What you will do
Reproduce every row below verbatim, omitting the pictures.

Stored records
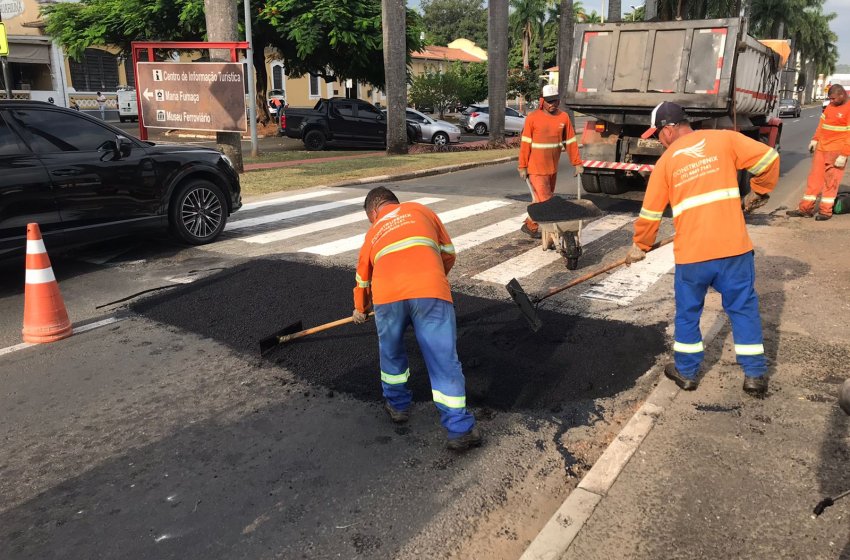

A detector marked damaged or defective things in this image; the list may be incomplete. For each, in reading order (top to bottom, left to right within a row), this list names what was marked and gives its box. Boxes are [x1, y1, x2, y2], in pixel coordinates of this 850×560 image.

fresh asphalt patch [132, 260, 664, 414]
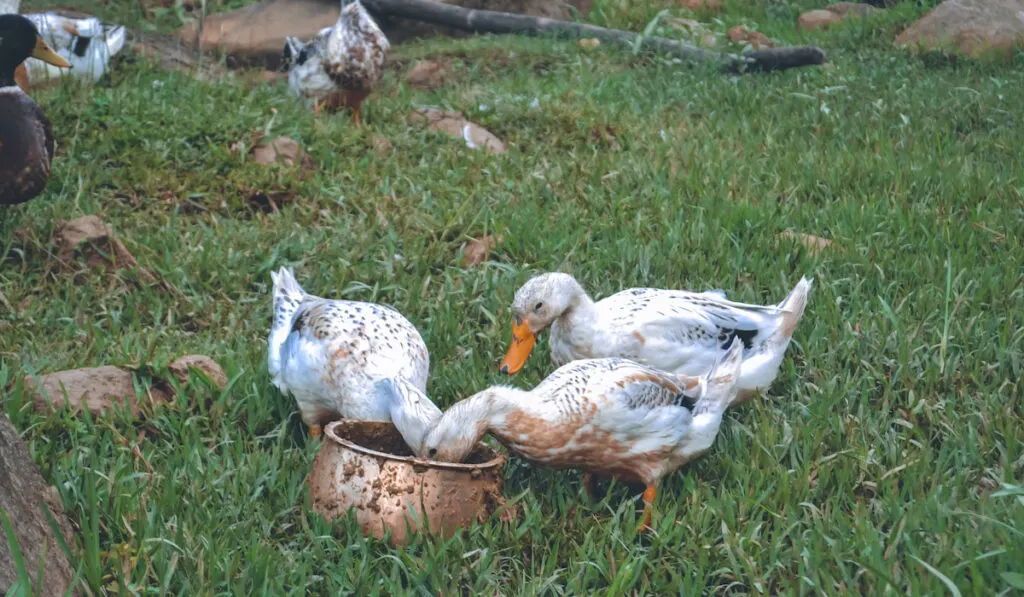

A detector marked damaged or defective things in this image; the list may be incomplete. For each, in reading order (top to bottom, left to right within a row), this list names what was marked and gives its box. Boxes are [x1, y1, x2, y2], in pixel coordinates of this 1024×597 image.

rusty metal bowl [307, 419, 507, 544]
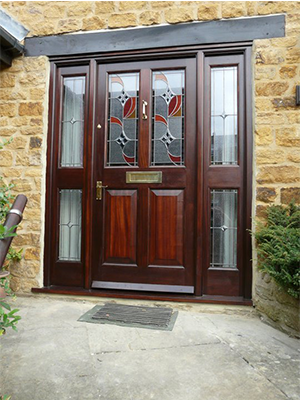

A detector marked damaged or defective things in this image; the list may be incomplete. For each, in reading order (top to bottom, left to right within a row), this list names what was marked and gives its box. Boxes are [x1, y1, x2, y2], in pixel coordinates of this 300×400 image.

cracked concrete [0, 296, 300, 398]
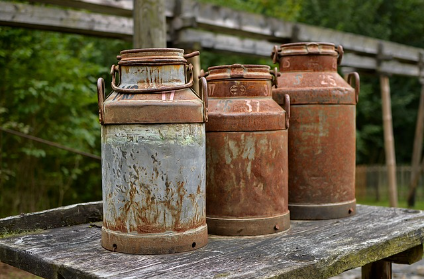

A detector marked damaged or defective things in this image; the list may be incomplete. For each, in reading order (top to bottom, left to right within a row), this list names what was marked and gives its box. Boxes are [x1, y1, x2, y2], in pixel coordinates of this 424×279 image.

rusty metal surface [99, 48, 205, 124]
rusty metal surface [102, 123, 209, 255]
rusty metal surface [274, 42, 360, 220]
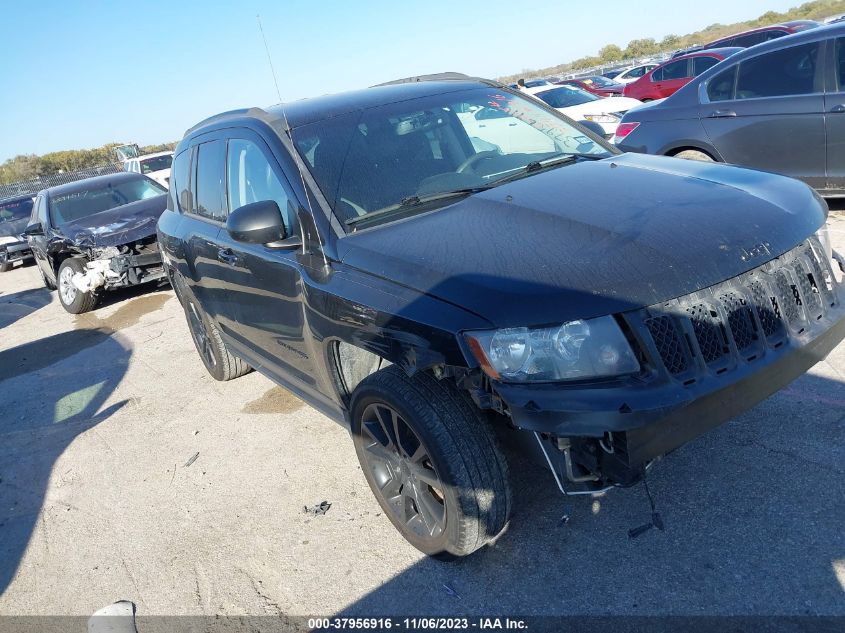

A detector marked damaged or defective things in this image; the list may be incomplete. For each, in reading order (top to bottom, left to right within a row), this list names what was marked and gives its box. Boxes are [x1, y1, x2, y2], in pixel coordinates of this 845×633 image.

damaged white sedan [24, 172, 168, 312]
damaged front bumper [494, 239, 844, 486]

Exercise result
A detector marked damaged or defective things in this image; the list may be incomplete. For each, in reading order (top to bottom, left to right within a row), this list names what was marked and gives its box. Boxes are [x1, y1, x2, y2], in pixel coordinates of this 850×560 image.

fresh asphalt patch [132, 260, 664, 414]

A detector marked damaged or defective things in this image; the list may be incomplete. For each, in reading order (top to bottom, left to right within a row), this list names what was marked and gives its box. Boxes are [x1, y1, x2, y2], in pixel coordinates of this 1024×597 image.

rusty metal bowl [307, 419, 507, 544]

A detector marked damaged or defective things in this image; the list may be incomplete. For each, in reading order (top to bottom, left to right within a row), this list names what was marked and gives its box. Boxes are [x1, y1, x2, y2], in pixel coordinates of this 300×400 image.

cracked concrete [0, 296, 300, 398]

A detector marked damaged or defective things in this image; the list may be incomplete. For each, in reading order (top to bottom, left to right within a row), this list names what was marked and gives its box. Boxes are [x1, y1, x2, y2], in pixel coordinates of this 424×279 image.

rusty metal surface [99, 48, 205, 124]
rusty metal surface [102, 123, 209, 255]
rusty metal surface [274, 42, 360, 220]

A detector marked damaged or defective things in this image; the list may be incomplete. For each, in reading order (top to bottom, left to right within a row), this list names what was marked and gives its box. Boxes are [x1, y1, x2, y2], in pixel coordinates of this 845×633 image.

damaged white sedan [24, 172, 168, 312]
damaged front bumper [494, 239, 844, 486]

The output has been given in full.